When he was young, he nearly killed a fellow camper by holding a poisonous rattlesnake and flinging it in another person’s direction. He said it was the antipsychotics that were to blame, they made him feel numb. He needed to encounter real danger in order to recognize that he was still living. But by the time that I met him, he was off the antipsychotics and he still did shit like that. But he was certain it still wasn’t his fault.
When he was a teen, he molested his sister. He revealed that info once, in a moment of passion. He thought it would earn him sympathy, can you believe it? He said his mother had sided with him, not her abused, mistreated daughter. The daughter had to run away. She got the reputation for being the family problem. The son, the eldest, the abuser, got to run free. He told me once that he knew he was the favorite. That was why.
If he’d been any other kind of person he would have wound up incarcerated or shot. He did get locked up eventually. But it was brief. Everybody in the jail called him Superman, because he resembled the actor. A few days after the arrest, he was comfortable at home with a device around his ankle, a little roughed up but otherwise fine. He was sad for a while, but soon it shifted to outrage. He was calling up newspapers and journalists, conferring with his lawyer father, trying to make the cops pay. For arresting him. For throwing a trash can at a moving bus. And then beating his arresting officers.
His record got expunged.
I’m barely outraged by any of that. Unhappy white man gets away with shit; big deal. It’s normal. His privilege and entitlement have conspired to make him a terrible person his entire life. So it’s not his horrible behavior or his good fortune that gets to me, at least not anymore. It’s my own behavior.
When his graduate adviser refused to read another long, incomprehensible draft of his thesis, he stormed out of the office and punched a hole in the wall. Fuming, with bleeding knuckles, he stood on the pavement outside the building and called me.

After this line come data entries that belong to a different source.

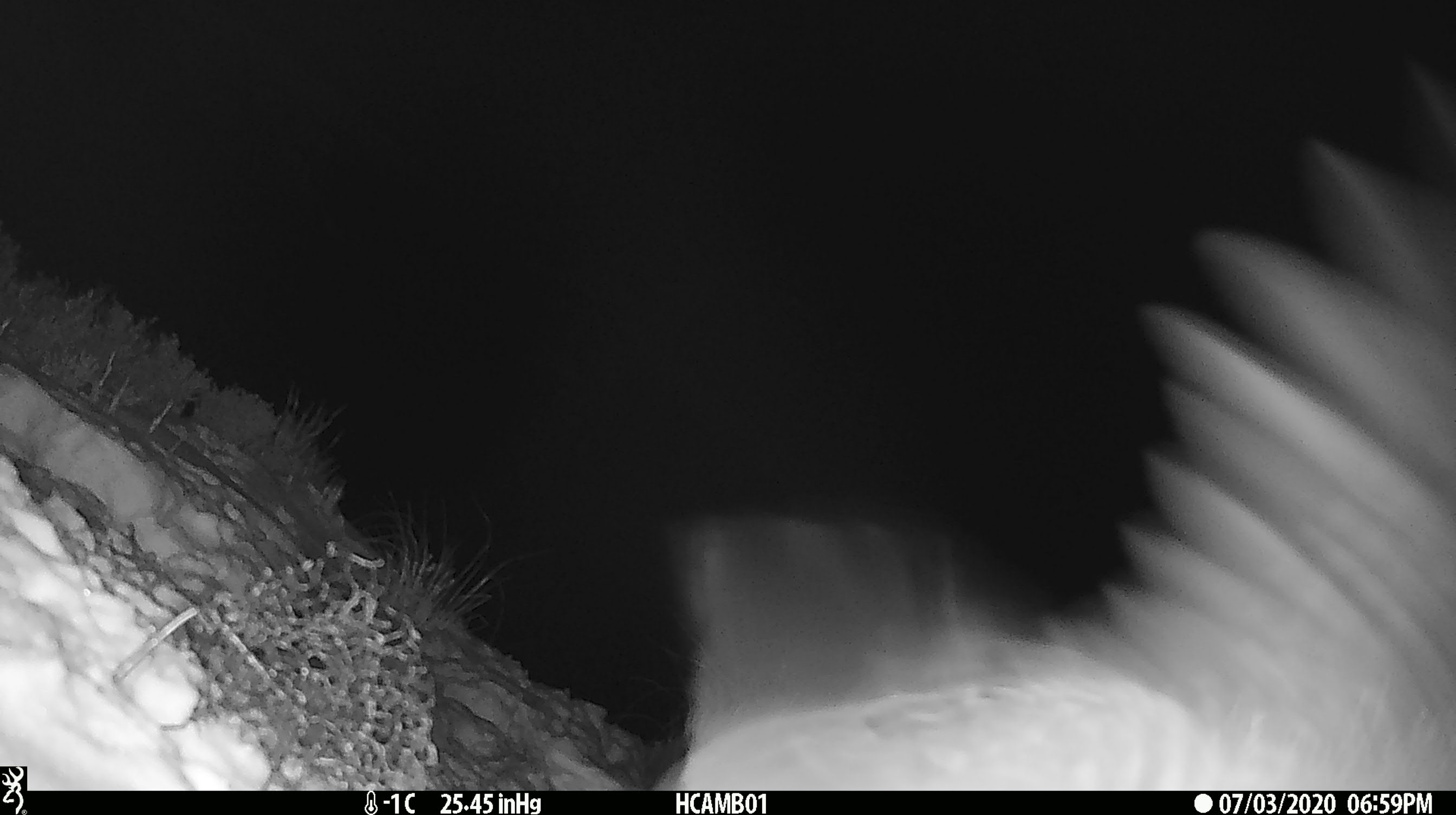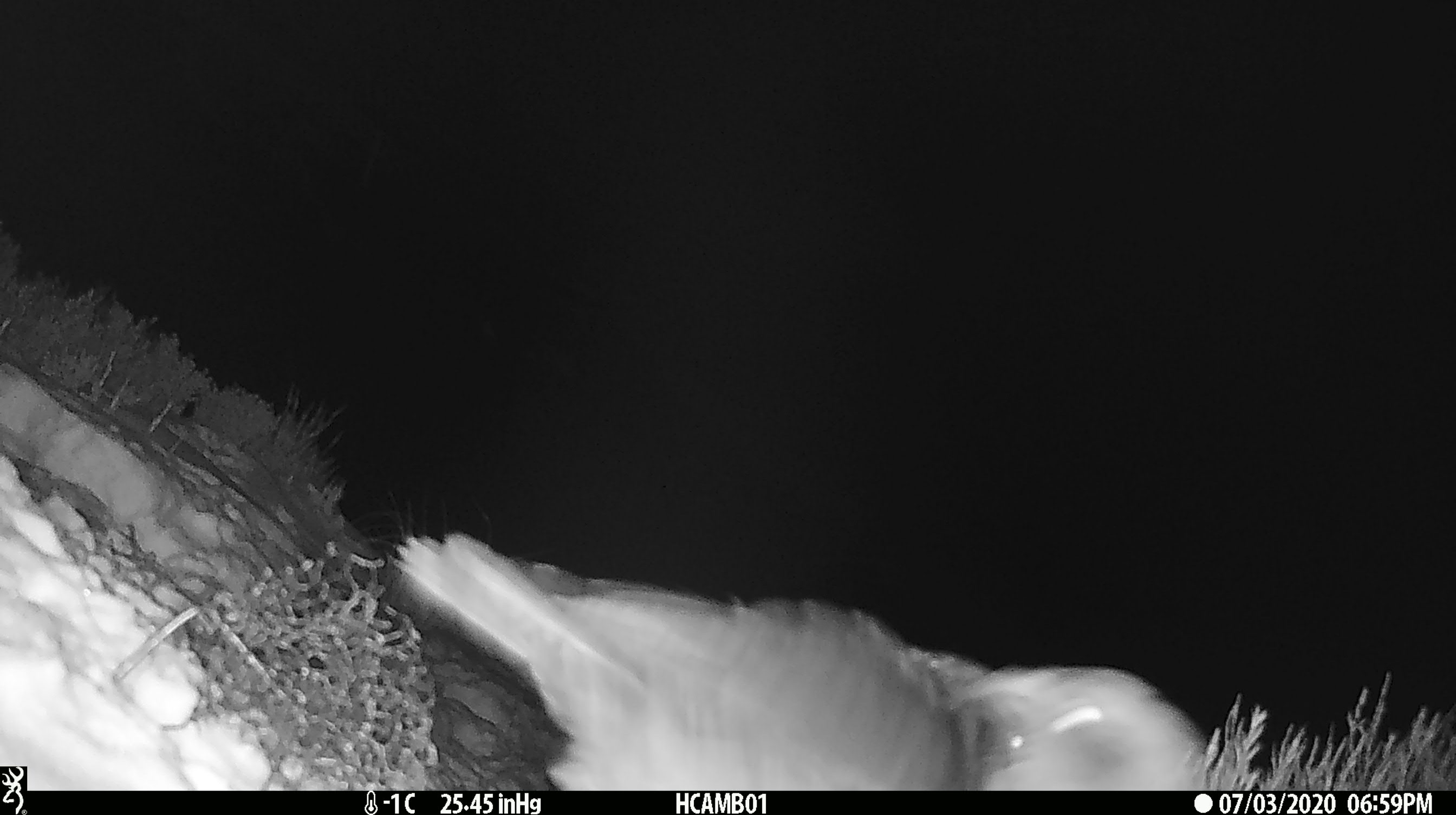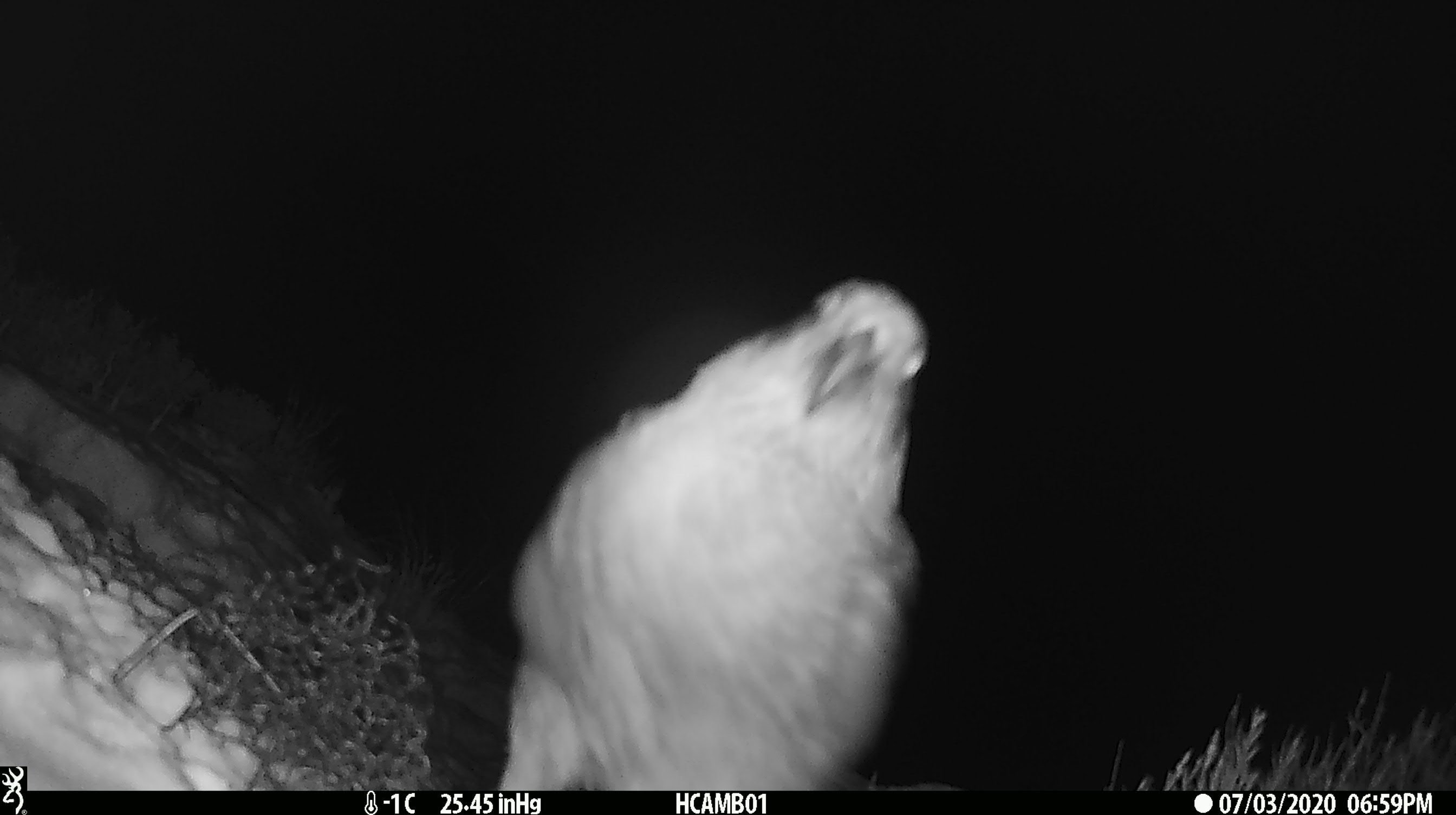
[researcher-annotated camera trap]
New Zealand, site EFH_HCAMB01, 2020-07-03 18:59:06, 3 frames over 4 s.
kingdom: Animalia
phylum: Chordata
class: Aves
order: Psittaciformes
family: Strigopidae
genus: Nestor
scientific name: Nestor notabilis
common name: kea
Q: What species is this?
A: Kea (Nestor notabilis).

And when he called crying I stopped what I was doing. Solving his unhappiness immediately became my problem. I was dismayed, sure, disappointed, sure, frightened, of course — but I didn’t do anything about it. I could have reported him for damaging property. I could have told him it was all his fault. Or chastised him for that reaction, at least. I didn’t do any such thing.

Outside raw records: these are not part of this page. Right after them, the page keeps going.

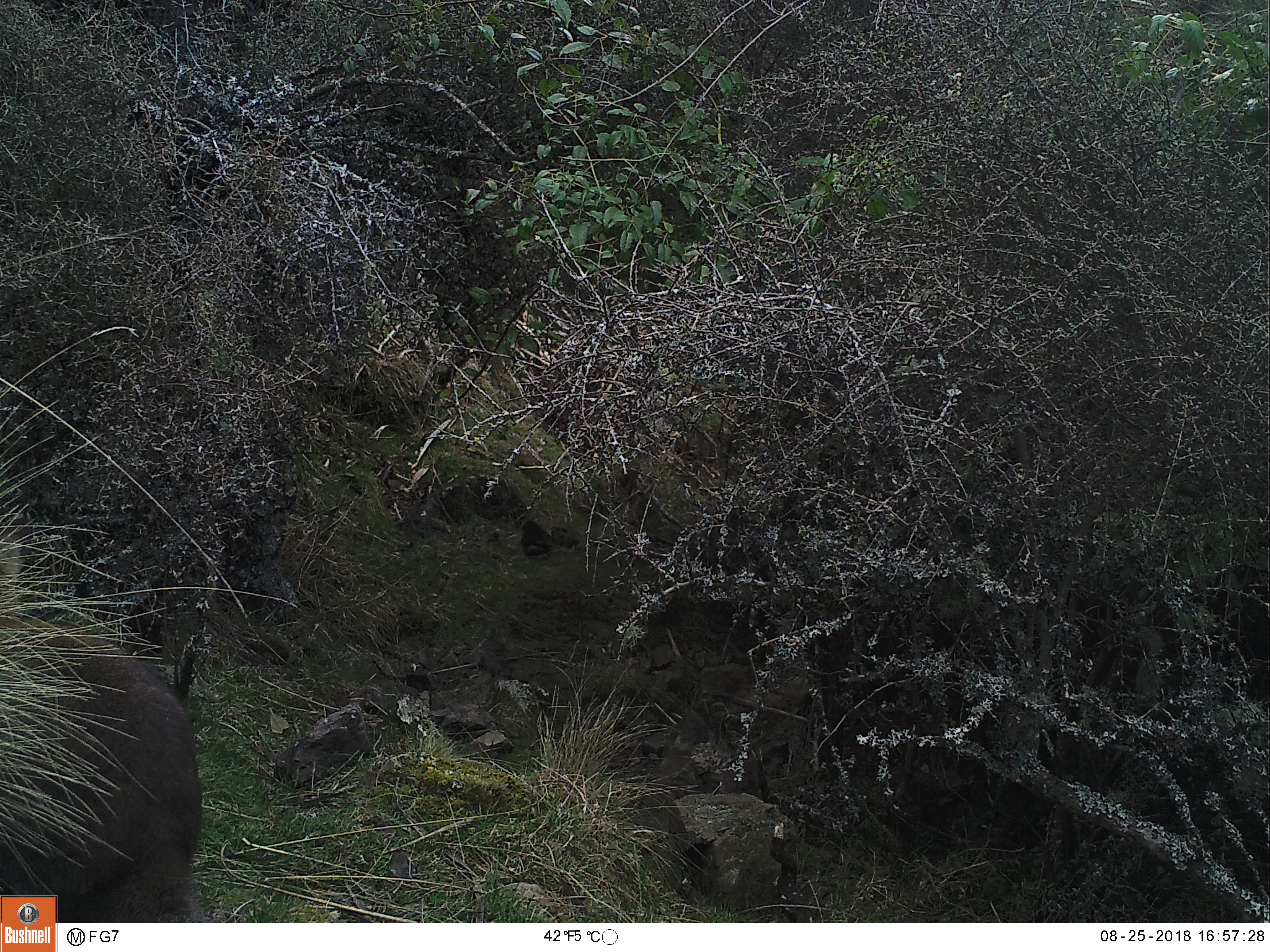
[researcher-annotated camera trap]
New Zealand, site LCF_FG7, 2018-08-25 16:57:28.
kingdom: Animalia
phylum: Chordata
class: Mammalia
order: Diprotodontia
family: Macropodidae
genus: Notamacropus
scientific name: Notamacropus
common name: wallaby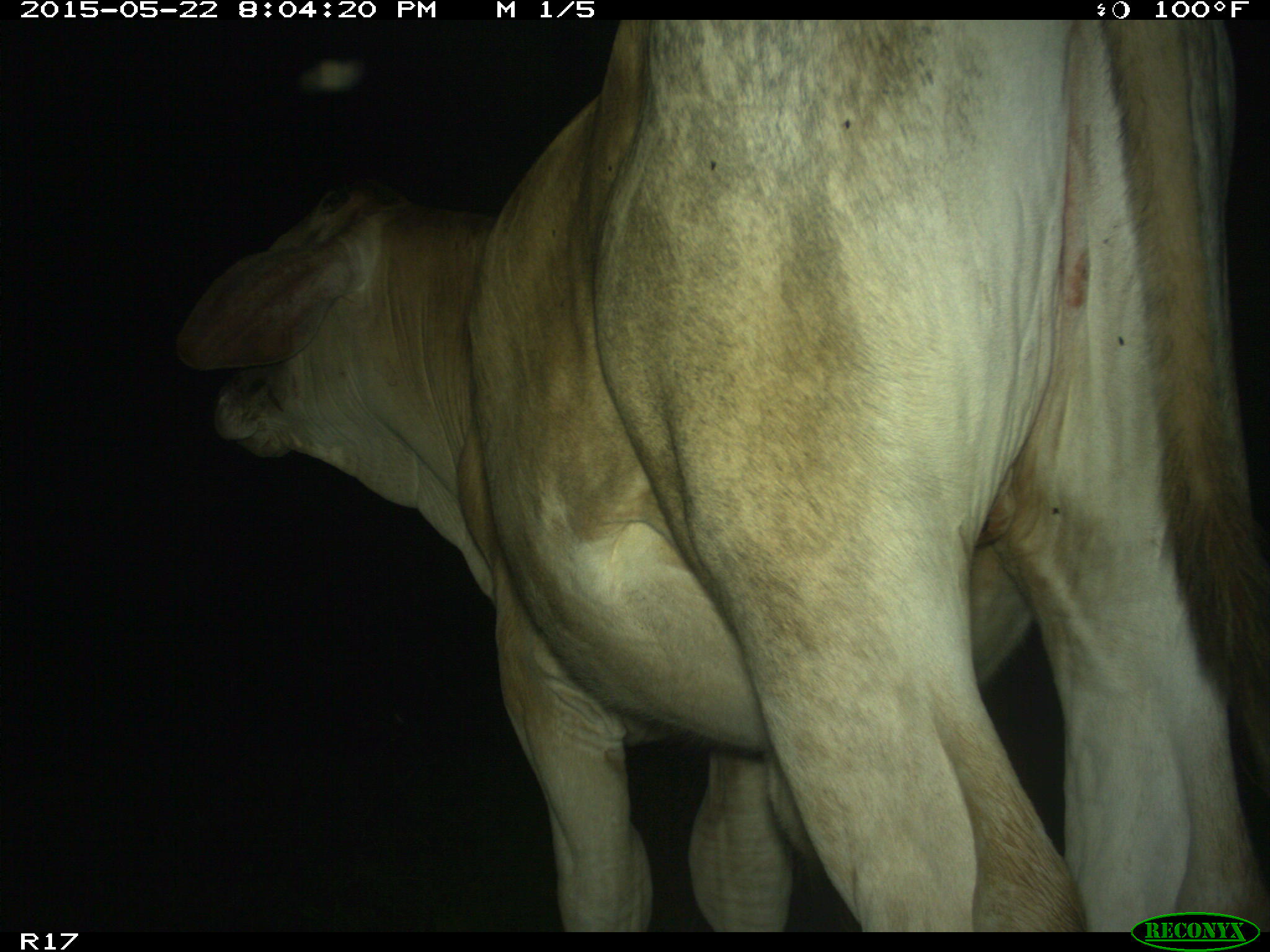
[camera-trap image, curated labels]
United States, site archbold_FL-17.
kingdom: Animalia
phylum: Chordata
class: Mammalia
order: Artiodactyla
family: Bovidae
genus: Bos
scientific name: Bos taurus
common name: domestic cow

I fled to him, to help him, and spent the next thirty-six hours at his side talking him down and bargaining and puffing him up. Same as with the bike, he was murderously furious, and I was sad in the depths of my soul, nauseated with sadness in fact, but all it did was make me an accomplice. I reasoned and followed and listened and cooed supportively, and withdrew and hid when necessary, but I never said a critical word. Not for months, not for years, not until he turned that rage directly at me, and pounded my door like he wanted to tear it down, and me apart.

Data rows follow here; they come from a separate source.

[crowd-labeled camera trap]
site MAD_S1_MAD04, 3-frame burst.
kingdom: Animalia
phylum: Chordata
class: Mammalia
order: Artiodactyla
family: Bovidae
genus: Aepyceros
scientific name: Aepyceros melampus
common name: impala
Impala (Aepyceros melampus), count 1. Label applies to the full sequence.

It has been almost six years since I got away from him. Somewhere on the other side of the country, he crunches numbers and buys expensive cars. I could have ruined him and I didn’t. I hid and put my head down instead. I helped him graduate. I helped him write his thesis. I absorbed his emotional blows so that he didn’t wreck his life. On the floor above my office, there is still a massive, jagged crack that nobody else knows the origins of. I am here late, working in a room that is mine, in the dark. He is gone and rich and nothing is ever his fault. I did not crack that wall and still I blame myself.